→ **Exercise objective**: Print every entry below again exactly as written, skipping the pictures.

════════════════════

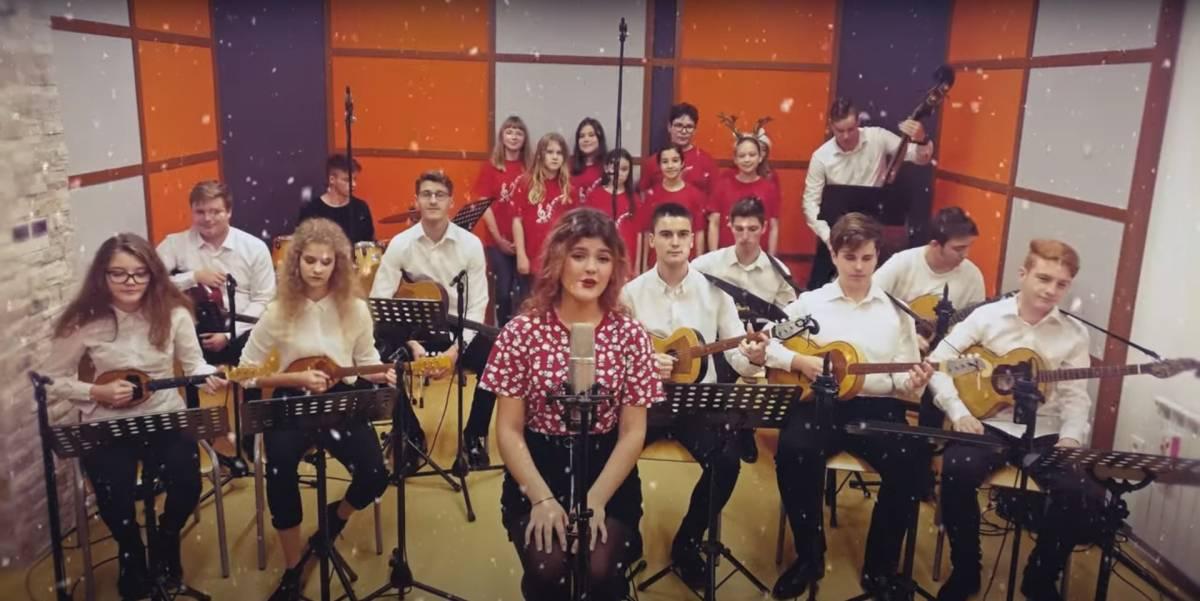 Učenici Glazbene škole Požega osvojili nagrade na virtualnom natjecanju Mali Glaz-bo-s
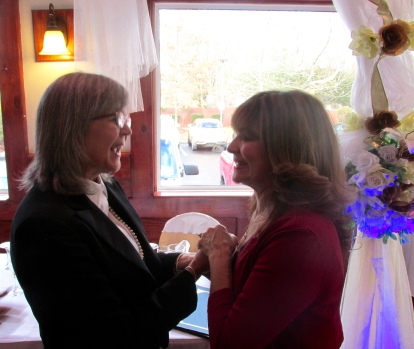 Recibiendo la felicitación de la madre de la novia que me dijo que todo le pareció bello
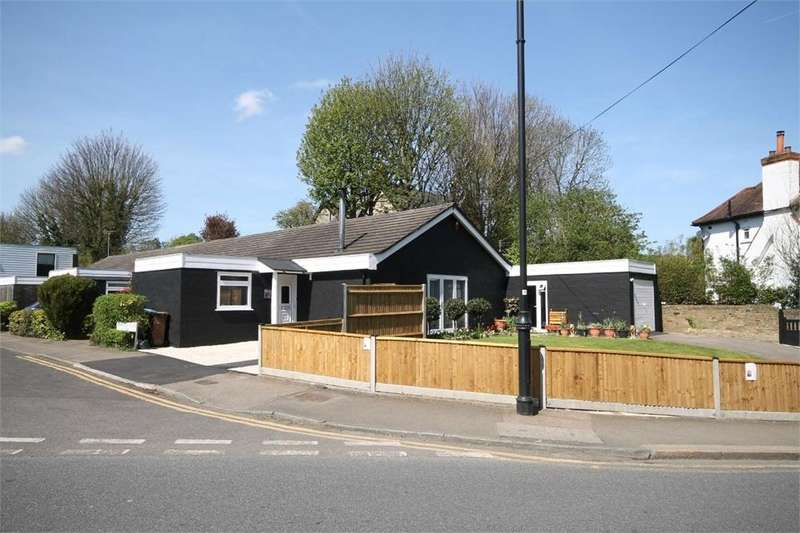 2 Bedrooms Semi Detached Bungalow for sale in Bankside Close, CARSHALTON, Surrey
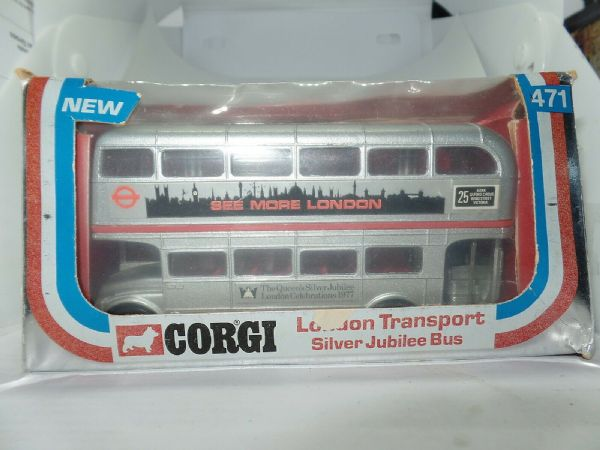 Corgi 471 1/64  Routemaster Bus London Transport Silver Jubilee Red Cantrail MIB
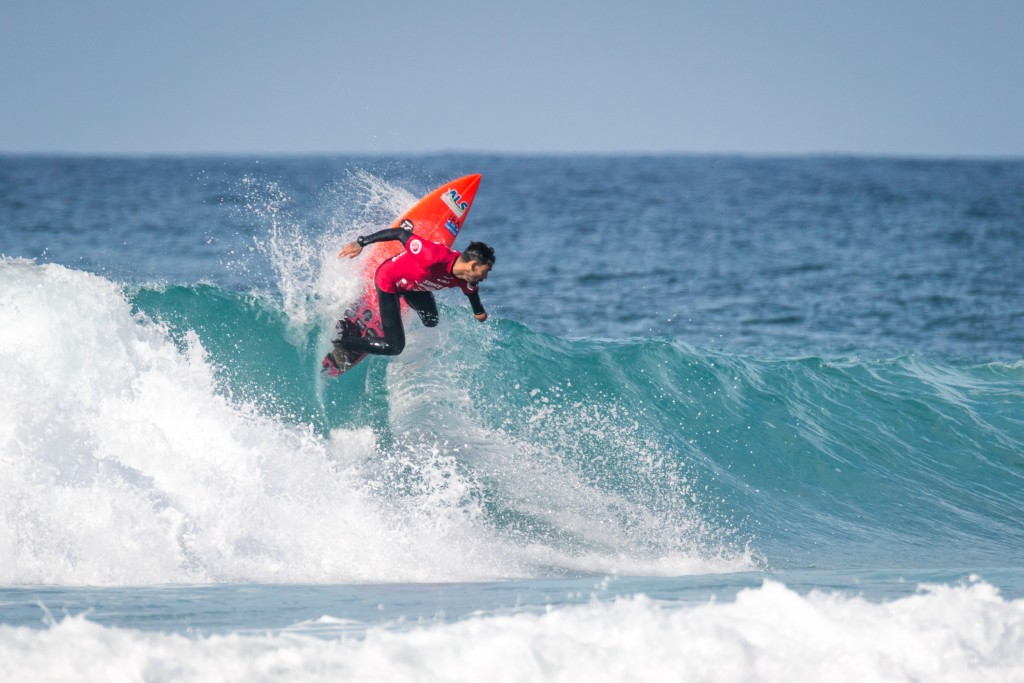 Brazil's Jonathan Borba makes an early claim as a contender for the Gold in the AS-1 Division. Photo: ISA / Sean Evans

════════════════════

→ **Completed exercise**:
 Učenici Glazbene škole Požega osvojili nagrade na virtualnom natjecanju Mali Glaz-bo-s
 Recibiendo la felicitación de la madre de la novia que me dijo que todo le pareció bello
 2 Bedrooms Semi Detached Bungalow for sale in Bankside Close, CARSHALTON, Surrey
 Corgi 471 1/64  Routemaster Bus London Transport Silver Jubilee Red Cantrail MIB
 Brazil's Jonathan Borba makes an early claim as a contender for the Gold in the AS-1 Division. Photo: ISA / Sean Evans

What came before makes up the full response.